[GIVEN TEXT]
▽

The company's dependence on Hong Kong as its biggest source of profit is in question after Chinese authorities did not include the British firm in a sale in October of shares in the Hong Kong arm of the country's largest phone company.

That must have disappointed Mr Brown, who in July said it was "very possible" Cable & Wireless would buy a stake in the company as part of a drive to penetrate the Chinese market. He said he saw it and China Telecommunications, parent of China Telecom Hong Kong, eventually becoming equal partners in Hong Kong Telecom through an asset swap.

That doesn't look likely at the moment. Still, Cable & Wireless's shares have risen 29 per cent since the arrival of the 50-year-old veteran of the US telecommunications industry raised confidence he would turn around a company that staggered through a series of policy U-turns and strategy changes under previous management.

"The previous management was spreading itself too thinly - Dick Brown gets full support for focusing the company," says Doug Hawkins, telecoms analyst at Nomura Research Institute.

His plan for Cable & Wireless is to focus on businesses the company can control, and to sell out of those it can't. That resulted in the company's exit from a joint venture with Veba in Germany this year. It also drove its merger of Mercury Communications with three British cable companies to compete against British Telecom and BSkyB.

△

[ENTRIES SUPPLIED]
▽

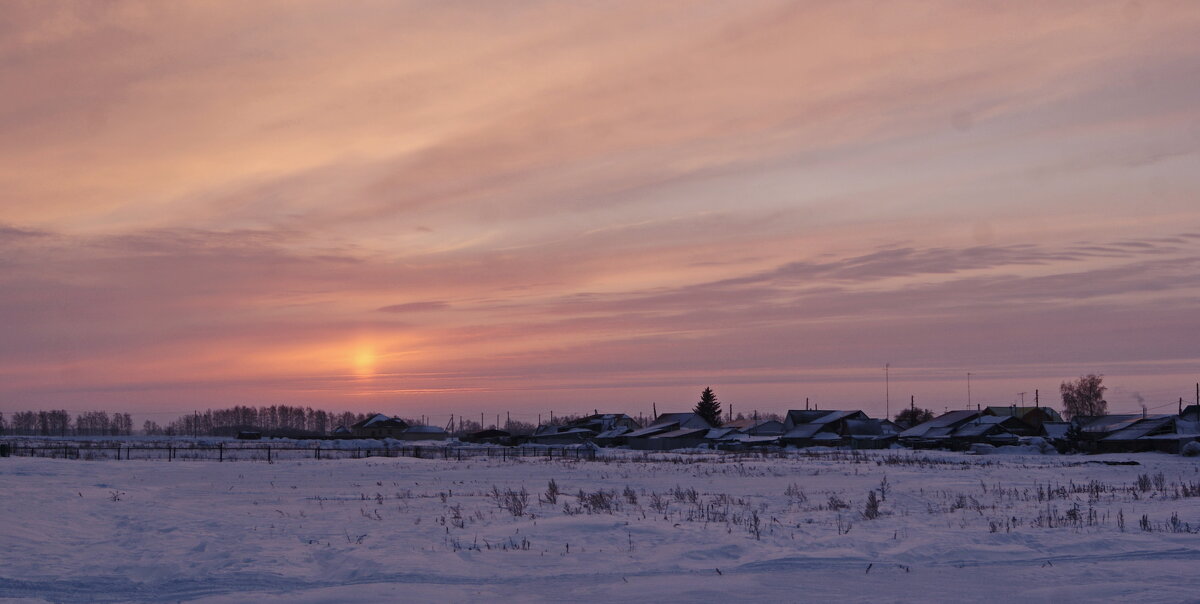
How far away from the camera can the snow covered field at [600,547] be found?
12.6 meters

△
▽

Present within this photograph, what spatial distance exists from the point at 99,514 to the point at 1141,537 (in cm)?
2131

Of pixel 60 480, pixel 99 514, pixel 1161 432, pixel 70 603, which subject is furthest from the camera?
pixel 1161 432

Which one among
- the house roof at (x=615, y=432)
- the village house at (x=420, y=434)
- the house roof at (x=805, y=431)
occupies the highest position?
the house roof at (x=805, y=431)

△

[SET OF TASKS]
A: From the passage on Cable & Wireless, reproduce the text between "That doesn't look" and "Telecom and BSkyB.", inclusive, substituting "former management" for "previous management".
B: Recast the paragraph beginning "His plan for Cable & Wireless" from the passage on Cable & Wireless as a short bulleted list that keeps its main facts.

[SOLUTIONS FOR EACH TASK]
A:
That doesn't look likely at the moment. Still, Cable & Wireless's shares have risen 29 per cent since the arrival of the 50-year-old veteran of the US telecommunications industry raised confidence he would turn around a company that staggered through a series of policy U-turns and strategy changes under former management.

"The former management was spreading itself too thinly - Dick Brown gets full support for focusing the company," says Doug Hawkins, telecoms analyst at Nomura Research Institute.

His plan for Cable & Wireless is to focus on businesses the company can control, and to sell out of those it can't. That resulted in the company's exit from a joint venture with Veba in Germany this year. It also drove its merger of Mercury Communications with three British cable companies to compete against British Telecom and BSkyB.

B:
- Plan: focus on businesses Cable & Wireless can control and sell out of those it can't.
- Result: the company's exit this year from a joint venture with Veba in Germany.
- Result: the merger of Mercury Communications with three British cable companies to compete against British Telecom and BSkyB.